Si le côté fabuleux reste fortement présent sur
Harps of the Ancient Temples, il évolue ici vers quelque chose de plus sombre et glaçant (cf. « River of Woe »). Une atmosphère collant à merveille avec les paroles mêlant religion et mythologie grecque, où s'invitent grandiloquence et tragique. Car vous suivez un fil d'or, passant aisément d'une histoire à l'autre, toutes empreintes de mélancolie, que ce soit sur la martiale « Titans », la très intrigante « B.O.D.D. » aux sonorités tribales mais encore l'enivrante et headbangante « Opaline Eye of Death ». Vous ne pouvez vous défaire de l'emprise de cette œuvre tant profonde que grisante, dont l'accoutumance ne fera que croître avec le temps. Tout a été minutieusement calculé et préparé afin de troubler les esprits, à commencer par les riffs heavy ponctuant l'album, comme sur le titre éponyme par exemple. Des petites touches plus électrisantes et terriblement accrocheuses ˗ restant néanmoins ancrées dans le passé ˗ qui sortent de nulle part et viennent vous cueillir telle une proie facile. Nocternity tisse sa toile avec des titres de plus en plus austères et épurés où l'angoisse monte crescendo. Car la fatalité qui guette dès « The Black Gates » prend de l'ampleur au fil des minutes, davantage pesante et menaçante (« Opaline Eye of Death » et « Andromeda »). Un second longue-durée intense, finissant en apothéose sur le dernier morceau, d'une brutalité sourde mais parfaitement maîtrisée et en slow motion.

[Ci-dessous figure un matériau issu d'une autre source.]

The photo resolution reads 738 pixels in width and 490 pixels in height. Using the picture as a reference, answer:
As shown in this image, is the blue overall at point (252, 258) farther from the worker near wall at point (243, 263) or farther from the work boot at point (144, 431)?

Toutefois, l'émotion ressentie à l'écoute de cet album ne sera pas aussi vive que celle procurée par
Onyx. Pas de spontanéité, de fraîcheur ni même de légers frissons ici. D'où cette révélation qui demande du temps pour prendre corps :
Harps of the Ancient Temples ne cherche pas forcément à s'attirer les faveurs des fans de black metal mais avant tout celles des amoureux de metal à l'ancienne, délivrant des sonorités à la fois influencées par la scène norvégienne et grecque ˗ le mélange entre riffs percutants et ambiances irréelles ˗ pays d'origine de K.D.. Une musique faite par des passionnés, pour des passionné(e)s.